» EXTRACT PROVIDED:
──────────────────────────────
How strong is steel

[Budweiser John]

I've been in the trim carpentry/building game (retired) and lumber span tables were the bible used to select lumber sizes for a particular load or span, such as floor joists.
Now having the retirement time to fabricate some labor saving goodies out of steel for storage or perhaps a boom lift for the FEL
I'm at a loss, other than gut feelings on how much (steel) and in what shapes, channel, sq. tub, angle, or pipe will support, carry or span. Yes, this the domain of the pet agreed engineering community but are there any rules of thumb or tables anywhere that would suggest for example, that a 2X2x1/4 sq. tube 6' long will support more weight evenly distributed than say a 3" channel of the same length.

I'm hoping members get the drift of my question. At this stage in the life time adventure, I'm not interested in a structural engineering degree but as a reasonably good barn yard welder with a head full of project ideas a little grass root TBN guidance is a beautiful thing.

 

[/pine]

How strong is steel

No first hand knowledge here but I imagine there are some types of tables for steel that offer load resistance data for different stock...Good Luck with your query...

Something interesting I heard a long time ago...

...Not sure where this originated or if it's 100% true...but (in reference to your carpentry background) I've heard on several occasions that "pound for pound" (I guess that means dimensioned accordingly and subject to certain types of loads/forces) that #1 (clear/dense)-structural grade SYP is stronger than steel...! ?

 

[JCByrd24]

I'm an engineer and have a good friend who is a builder. He's shown me books designed for builders that whittle down months of class and pages of engineering text into the most useful basics that you are seeking. You must know how to do algebra but the knowledge you are after is out there in concise forms. Most places I've seen span tables usually have a pretty good intro/how to use the tables section that is very helpful. I suggest googling "beam equations".

The property that you most likely are after with regard to comparing two different shapes is moment of inertia (I). This is what makes a 2x8 stronger and stiffer when stood on the short edge like a joist vs on the long edge like a plank. All steel sections have this property published and it's the key input in beam calculations. You will note in the tables in the link below that there is Iy and Ix and one is larger (usually x). This is the same as joist vs plank orientations.

American Wide Flange Beams - W Beam

 

[/pine]

...He's shown me books designed for builders that whittle down months of class and pages of engineering text into the most useful basics that you are seeking. You must know how to do algebra...
──────────────────────────────
» TASK DIRECTIONS:
Tell whether each statement below agrees with the thread on how strong steel is, answering yes or no and quoting the words from the thread that decide it.
1. The person who started the thread is retired from trim carpentry and building.
2. The engineer says the books for builders can be used without knowing algebra.
3. The engineer says the value marked x is always the larger of the two.

» SOURCE EXCERPT:
──────────────────────────────
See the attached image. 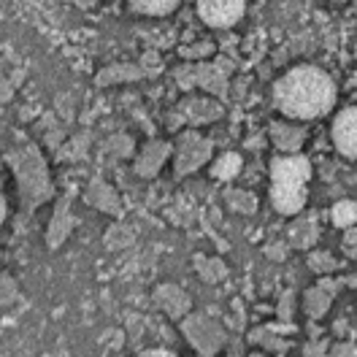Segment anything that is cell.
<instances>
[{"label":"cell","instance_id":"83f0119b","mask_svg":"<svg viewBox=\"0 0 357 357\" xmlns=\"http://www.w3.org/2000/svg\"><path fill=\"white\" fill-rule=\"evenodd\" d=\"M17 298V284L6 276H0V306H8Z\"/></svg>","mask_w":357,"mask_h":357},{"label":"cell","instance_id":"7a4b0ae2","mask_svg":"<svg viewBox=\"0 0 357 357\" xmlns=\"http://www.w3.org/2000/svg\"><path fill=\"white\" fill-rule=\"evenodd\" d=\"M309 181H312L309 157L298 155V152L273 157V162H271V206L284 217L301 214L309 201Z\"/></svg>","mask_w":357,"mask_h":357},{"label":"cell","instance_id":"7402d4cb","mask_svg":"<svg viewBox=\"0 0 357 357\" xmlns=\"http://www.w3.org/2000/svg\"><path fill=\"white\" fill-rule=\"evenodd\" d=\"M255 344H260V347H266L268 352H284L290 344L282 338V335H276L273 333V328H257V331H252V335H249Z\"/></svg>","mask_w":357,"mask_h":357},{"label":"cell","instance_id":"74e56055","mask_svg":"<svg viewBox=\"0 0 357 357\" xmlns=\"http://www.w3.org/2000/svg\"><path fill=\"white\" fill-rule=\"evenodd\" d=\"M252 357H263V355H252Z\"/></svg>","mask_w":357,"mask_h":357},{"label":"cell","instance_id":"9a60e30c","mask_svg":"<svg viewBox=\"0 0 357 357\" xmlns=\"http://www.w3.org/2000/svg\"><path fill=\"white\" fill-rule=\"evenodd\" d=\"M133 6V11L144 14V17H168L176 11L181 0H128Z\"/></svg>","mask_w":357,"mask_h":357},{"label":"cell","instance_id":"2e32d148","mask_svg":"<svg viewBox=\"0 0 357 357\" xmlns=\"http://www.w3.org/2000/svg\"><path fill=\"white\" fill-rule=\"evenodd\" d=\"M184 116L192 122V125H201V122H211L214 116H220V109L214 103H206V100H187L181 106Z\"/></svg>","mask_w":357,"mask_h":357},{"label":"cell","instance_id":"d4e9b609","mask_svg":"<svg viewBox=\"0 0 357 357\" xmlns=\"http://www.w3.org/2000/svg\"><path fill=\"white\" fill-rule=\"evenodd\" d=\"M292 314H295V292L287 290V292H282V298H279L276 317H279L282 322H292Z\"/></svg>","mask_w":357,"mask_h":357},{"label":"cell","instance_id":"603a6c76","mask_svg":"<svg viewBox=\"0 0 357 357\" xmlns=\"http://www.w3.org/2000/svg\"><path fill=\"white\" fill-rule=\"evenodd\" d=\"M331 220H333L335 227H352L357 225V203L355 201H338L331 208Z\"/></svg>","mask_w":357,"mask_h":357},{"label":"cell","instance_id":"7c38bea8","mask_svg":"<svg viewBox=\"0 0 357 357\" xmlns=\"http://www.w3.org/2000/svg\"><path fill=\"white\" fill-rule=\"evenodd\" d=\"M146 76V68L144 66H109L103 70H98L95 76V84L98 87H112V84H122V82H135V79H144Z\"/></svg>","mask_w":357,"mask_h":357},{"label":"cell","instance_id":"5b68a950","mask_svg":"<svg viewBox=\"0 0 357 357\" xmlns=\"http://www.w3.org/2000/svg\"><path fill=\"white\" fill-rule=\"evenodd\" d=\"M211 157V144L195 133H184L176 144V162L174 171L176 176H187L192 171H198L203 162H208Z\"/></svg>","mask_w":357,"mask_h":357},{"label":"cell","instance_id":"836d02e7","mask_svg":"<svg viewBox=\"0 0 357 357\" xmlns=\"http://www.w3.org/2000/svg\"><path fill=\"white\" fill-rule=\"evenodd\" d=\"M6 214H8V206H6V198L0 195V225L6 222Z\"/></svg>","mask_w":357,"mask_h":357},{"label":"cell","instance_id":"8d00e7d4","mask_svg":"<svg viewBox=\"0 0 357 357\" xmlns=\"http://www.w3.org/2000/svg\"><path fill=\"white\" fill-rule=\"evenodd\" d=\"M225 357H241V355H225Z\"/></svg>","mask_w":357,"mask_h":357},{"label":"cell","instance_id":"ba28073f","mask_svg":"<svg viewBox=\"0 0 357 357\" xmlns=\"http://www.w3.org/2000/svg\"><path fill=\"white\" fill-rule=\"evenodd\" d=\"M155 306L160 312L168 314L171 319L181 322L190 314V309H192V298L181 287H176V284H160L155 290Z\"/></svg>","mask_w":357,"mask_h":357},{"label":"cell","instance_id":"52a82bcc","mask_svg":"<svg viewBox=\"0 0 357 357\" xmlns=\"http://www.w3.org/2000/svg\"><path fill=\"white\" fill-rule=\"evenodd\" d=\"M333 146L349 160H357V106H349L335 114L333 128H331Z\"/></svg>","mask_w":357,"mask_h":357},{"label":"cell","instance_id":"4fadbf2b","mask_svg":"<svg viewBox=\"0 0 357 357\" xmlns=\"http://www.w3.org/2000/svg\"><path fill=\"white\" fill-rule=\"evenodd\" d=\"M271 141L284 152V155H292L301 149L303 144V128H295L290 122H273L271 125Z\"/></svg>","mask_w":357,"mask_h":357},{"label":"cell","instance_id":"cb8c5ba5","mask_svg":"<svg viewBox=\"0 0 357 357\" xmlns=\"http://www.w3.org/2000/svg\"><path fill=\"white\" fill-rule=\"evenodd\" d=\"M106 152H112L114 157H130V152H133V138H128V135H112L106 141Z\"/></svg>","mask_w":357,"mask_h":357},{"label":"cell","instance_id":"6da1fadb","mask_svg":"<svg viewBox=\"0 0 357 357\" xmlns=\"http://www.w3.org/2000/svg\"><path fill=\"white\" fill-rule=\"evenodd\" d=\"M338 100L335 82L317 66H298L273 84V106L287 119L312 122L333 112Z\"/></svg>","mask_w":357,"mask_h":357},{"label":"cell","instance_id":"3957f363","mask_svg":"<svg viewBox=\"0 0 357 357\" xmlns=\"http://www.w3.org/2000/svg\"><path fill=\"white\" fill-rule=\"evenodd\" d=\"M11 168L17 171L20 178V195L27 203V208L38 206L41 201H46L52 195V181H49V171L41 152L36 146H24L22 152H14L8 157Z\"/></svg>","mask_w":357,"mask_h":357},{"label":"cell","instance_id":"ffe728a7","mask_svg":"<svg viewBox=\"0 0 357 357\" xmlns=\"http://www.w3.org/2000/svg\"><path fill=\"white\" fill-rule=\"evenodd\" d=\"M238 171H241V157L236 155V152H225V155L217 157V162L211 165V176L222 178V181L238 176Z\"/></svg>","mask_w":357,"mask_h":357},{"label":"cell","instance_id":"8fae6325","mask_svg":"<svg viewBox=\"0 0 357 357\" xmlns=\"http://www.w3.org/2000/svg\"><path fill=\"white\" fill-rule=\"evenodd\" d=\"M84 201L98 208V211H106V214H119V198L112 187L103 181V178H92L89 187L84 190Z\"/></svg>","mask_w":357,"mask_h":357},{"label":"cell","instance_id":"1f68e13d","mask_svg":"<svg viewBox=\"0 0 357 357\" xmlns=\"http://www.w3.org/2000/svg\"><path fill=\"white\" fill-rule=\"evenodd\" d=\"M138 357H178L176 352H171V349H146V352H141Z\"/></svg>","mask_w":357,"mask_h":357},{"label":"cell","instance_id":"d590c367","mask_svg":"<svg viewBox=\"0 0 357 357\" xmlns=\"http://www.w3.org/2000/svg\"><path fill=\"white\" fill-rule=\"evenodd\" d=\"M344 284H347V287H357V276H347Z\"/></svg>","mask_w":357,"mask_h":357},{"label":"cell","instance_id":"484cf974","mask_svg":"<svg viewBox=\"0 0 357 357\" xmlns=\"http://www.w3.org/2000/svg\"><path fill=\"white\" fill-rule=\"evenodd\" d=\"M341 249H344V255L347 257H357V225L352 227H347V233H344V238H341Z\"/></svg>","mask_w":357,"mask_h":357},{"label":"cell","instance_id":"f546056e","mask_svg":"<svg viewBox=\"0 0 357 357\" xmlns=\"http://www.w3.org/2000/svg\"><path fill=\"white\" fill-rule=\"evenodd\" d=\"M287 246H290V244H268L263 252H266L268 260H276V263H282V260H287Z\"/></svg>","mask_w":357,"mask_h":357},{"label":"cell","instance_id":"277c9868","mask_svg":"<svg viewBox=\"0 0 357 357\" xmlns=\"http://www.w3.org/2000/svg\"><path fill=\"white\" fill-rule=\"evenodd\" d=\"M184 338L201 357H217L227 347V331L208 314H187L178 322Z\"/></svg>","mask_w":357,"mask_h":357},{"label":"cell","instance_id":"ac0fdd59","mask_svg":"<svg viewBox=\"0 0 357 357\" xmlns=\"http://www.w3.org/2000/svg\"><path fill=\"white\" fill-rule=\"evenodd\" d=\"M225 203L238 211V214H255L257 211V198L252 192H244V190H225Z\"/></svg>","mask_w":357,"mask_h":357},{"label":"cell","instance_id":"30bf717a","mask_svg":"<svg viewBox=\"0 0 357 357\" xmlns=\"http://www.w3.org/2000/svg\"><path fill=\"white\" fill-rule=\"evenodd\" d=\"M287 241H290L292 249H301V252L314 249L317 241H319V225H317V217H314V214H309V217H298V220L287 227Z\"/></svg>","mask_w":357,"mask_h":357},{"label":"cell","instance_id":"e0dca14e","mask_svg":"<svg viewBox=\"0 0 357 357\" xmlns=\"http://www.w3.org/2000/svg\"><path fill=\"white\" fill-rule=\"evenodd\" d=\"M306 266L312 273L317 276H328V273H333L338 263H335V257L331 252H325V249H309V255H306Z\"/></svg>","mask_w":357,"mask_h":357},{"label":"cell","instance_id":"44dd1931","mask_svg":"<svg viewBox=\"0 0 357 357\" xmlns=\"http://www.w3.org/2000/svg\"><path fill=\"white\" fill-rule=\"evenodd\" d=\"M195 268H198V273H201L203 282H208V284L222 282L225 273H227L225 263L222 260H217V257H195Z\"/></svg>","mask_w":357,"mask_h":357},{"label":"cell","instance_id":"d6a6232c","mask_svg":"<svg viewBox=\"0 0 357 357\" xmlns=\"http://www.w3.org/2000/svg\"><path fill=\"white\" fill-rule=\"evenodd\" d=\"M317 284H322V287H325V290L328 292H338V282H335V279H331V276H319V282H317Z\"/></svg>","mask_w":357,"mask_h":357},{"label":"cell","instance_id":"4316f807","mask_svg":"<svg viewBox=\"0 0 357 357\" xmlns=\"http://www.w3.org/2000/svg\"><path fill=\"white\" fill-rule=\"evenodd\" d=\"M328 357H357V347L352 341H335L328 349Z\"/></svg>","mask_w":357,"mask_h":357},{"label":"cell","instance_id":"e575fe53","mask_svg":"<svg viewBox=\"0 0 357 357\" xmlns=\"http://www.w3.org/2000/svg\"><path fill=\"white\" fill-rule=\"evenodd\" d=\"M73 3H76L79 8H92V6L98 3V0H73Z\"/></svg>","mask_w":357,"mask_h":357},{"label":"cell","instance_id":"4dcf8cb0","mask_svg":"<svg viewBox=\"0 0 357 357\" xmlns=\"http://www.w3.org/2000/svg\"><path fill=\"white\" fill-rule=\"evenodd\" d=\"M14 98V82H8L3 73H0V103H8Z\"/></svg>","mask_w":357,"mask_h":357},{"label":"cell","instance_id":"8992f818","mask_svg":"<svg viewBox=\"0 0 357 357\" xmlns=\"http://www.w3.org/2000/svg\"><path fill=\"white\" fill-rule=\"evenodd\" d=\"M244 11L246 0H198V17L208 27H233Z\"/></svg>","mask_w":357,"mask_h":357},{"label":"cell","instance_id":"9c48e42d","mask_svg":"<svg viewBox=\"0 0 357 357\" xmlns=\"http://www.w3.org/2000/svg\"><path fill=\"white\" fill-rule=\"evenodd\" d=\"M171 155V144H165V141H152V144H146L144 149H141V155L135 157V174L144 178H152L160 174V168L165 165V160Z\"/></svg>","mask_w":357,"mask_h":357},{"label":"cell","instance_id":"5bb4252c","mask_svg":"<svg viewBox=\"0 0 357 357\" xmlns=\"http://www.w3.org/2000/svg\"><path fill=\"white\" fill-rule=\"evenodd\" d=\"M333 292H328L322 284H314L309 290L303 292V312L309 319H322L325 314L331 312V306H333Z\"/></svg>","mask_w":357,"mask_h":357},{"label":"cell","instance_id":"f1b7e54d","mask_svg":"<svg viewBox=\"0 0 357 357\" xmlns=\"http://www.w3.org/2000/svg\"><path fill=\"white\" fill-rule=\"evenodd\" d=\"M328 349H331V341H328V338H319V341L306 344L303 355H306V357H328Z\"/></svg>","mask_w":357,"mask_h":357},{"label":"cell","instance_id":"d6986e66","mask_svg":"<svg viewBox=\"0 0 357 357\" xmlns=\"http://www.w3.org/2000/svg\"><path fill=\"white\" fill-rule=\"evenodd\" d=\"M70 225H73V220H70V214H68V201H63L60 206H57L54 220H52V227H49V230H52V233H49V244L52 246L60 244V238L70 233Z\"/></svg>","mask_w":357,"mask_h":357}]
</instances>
──────────────────────────────
» TASK ANSWER:
1. Yes: "I've been in the trim carpentry/building game (retired)"
2. No: "You must know how to do algebra"
3. No: "one is larger (usually x)"